• Written task:
Extract the lines of the records exactly, beginning at the line that contains "Does pixel 334" and continuing through the end of the records, with both ends included. Leave the pictures out of your answer.

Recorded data
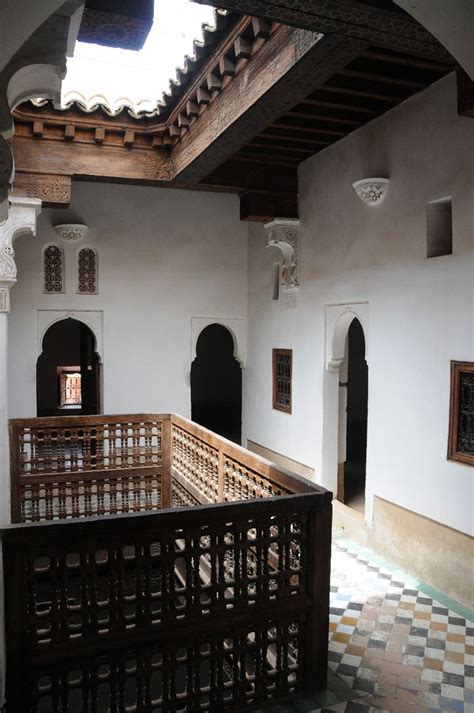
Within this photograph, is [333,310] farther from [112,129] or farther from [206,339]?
[206,339]

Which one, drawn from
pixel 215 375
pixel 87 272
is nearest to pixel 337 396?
pixel 87 272

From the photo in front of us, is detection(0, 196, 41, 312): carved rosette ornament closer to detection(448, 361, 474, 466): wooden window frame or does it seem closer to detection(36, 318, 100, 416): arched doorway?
detection(448, 361, 474, 466): wooden window frame

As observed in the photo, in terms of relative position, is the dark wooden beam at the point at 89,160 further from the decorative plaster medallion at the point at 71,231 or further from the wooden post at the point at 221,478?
the wooden post at the point at 221,478

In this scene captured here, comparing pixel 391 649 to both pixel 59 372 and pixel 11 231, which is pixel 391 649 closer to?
pixel 11 231

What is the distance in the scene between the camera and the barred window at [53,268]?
292 inches

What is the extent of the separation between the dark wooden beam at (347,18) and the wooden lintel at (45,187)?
377 cm

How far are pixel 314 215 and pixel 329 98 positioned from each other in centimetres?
168

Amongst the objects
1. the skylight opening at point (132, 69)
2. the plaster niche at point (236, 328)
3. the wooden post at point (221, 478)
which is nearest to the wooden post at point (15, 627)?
the wooden post at point (221, 478)

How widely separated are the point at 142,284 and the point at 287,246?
1969 millimetres

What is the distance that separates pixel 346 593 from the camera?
15.4ft

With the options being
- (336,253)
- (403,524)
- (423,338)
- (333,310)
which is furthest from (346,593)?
(336,253)

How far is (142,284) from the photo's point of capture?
7.86 meters

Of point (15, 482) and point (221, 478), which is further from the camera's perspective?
point (15, 482)

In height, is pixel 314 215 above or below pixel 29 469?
above
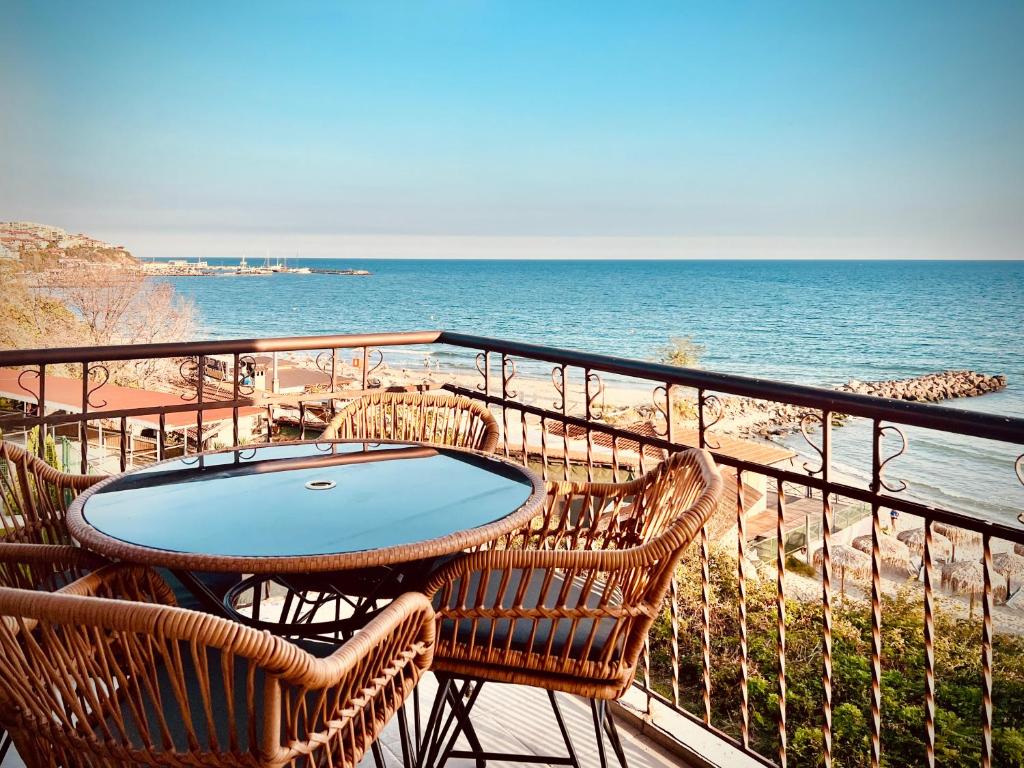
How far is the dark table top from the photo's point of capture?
1.50m

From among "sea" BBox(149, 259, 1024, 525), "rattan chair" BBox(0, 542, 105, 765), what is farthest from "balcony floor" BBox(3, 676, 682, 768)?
"sea" BBox(149, 259, 1024, 525)

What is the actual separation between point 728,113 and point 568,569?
4746cm

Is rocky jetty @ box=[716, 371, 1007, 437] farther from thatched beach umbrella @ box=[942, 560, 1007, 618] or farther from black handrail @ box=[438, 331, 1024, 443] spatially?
black handrail @ box=[438, 331, 1024, 443]

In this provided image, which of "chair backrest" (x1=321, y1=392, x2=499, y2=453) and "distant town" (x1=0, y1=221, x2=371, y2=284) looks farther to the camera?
"distant town" (x1=0, y1=221, x2=371, y2=284)

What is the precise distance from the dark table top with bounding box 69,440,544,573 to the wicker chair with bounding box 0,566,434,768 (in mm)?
234

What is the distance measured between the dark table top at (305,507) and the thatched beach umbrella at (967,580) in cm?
1235

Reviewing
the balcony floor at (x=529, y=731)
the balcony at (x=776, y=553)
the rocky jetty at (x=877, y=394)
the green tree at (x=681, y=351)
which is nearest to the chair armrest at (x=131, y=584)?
the balcony floor at (x=529, y=731)

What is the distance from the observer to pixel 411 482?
6.77 ft

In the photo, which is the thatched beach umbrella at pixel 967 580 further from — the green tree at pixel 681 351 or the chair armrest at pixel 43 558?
the green tree at pixel 681 351

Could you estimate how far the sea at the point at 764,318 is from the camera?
2125cm

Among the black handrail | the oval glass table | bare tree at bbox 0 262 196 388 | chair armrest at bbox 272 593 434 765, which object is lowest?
chair armrest at bbox 272 593 434 765

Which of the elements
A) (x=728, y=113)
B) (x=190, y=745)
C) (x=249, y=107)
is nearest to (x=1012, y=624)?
(x=190, y=745)

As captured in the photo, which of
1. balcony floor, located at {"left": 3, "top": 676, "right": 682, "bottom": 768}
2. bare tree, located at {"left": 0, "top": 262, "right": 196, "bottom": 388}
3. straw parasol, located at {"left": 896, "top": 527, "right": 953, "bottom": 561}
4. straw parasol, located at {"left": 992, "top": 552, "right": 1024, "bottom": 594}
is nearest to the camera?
balcony floor, located at {"left": 3, "top": 676, "right": 682, "bottom": 768}

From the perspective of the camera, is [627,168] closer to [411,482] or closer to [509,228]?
[509,228]
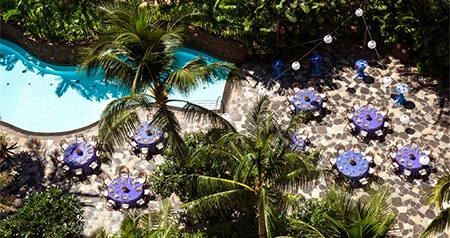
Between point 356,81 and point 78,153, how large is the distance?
11650mm

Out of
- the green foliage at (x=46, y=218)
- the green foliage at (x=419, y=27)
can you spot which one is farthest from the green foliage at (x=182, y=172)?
the green foliage at (x=419, y=27)

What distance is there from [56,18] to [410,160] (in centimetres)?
1616

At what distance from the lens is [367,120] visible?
21.2m

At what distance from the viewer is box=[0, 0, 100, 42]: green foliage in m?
24.9

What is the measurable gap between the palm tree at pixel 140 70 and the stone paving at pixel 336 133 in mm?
3725

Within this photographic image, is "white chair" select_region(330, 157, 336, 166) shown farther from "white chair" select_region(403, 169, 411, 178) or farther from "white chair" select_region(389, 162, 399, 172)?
"white chair" select_region(403, 169, 411, 178)

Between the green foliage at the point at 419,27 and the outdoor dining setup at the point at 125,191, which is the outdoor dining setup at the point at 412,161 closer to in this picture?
the green foliage at the point at 419,27

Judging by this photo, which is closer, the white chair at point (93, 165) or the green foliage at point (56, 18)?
the white chair at point (93, 165)

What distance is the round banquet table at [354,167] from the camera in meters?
19.7

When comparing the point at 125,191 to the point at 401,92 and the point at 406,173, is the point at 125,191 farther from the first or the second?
the point at 401,92

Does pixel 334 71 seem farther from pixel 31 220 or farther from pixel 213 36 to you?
pixel 31 220

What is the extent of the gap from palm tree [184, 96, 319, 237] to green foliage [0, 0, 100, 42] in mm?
12982

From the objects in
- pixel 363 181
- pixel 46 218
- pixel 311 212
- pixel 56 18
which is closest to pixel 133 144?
pixel 46 218

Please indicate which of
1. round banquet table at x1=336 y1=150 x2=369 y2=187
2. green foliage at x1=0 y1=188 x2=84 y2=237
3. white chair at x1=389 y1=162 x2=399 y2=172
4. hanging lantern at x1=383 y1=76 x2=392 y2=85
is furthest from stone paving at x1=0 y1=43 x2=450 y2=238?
green foliage at x1=0 y1=188 x2=84 y2=237
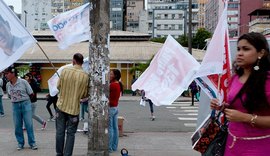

• Exercise answer:
Does pixel 334 71 seem farther from pixel 31 220 or farther from pixel 213 36 to you?
pixel 31 220

What is the extent of the gap from palm tree [184, 96, 319, 237] to green foliage [0, 0, 100, 42] in mm?
12982

From the objects in
- pixel 363 181
- pixel 46 218
- pixel 311 212
- pixel 56 18
which is closest to pixel 133 144?
pixel 46 218

Please indicate which of
1. round banquet table at x1=336 y1=150 x2=369 y2=187
2. green foliage at x1=0 y1=188 x2=84 y2=237
3. white chair at x1=389 y1=162 x2=399 y2=172
4. hanging lantern at x1=383 y1=76 x2=392 y2=85
is furthest from stone paving at x1=0 y1=43 x2=450 y2=238?
green foliage at x1=0 y1=188 x2=84 y2=237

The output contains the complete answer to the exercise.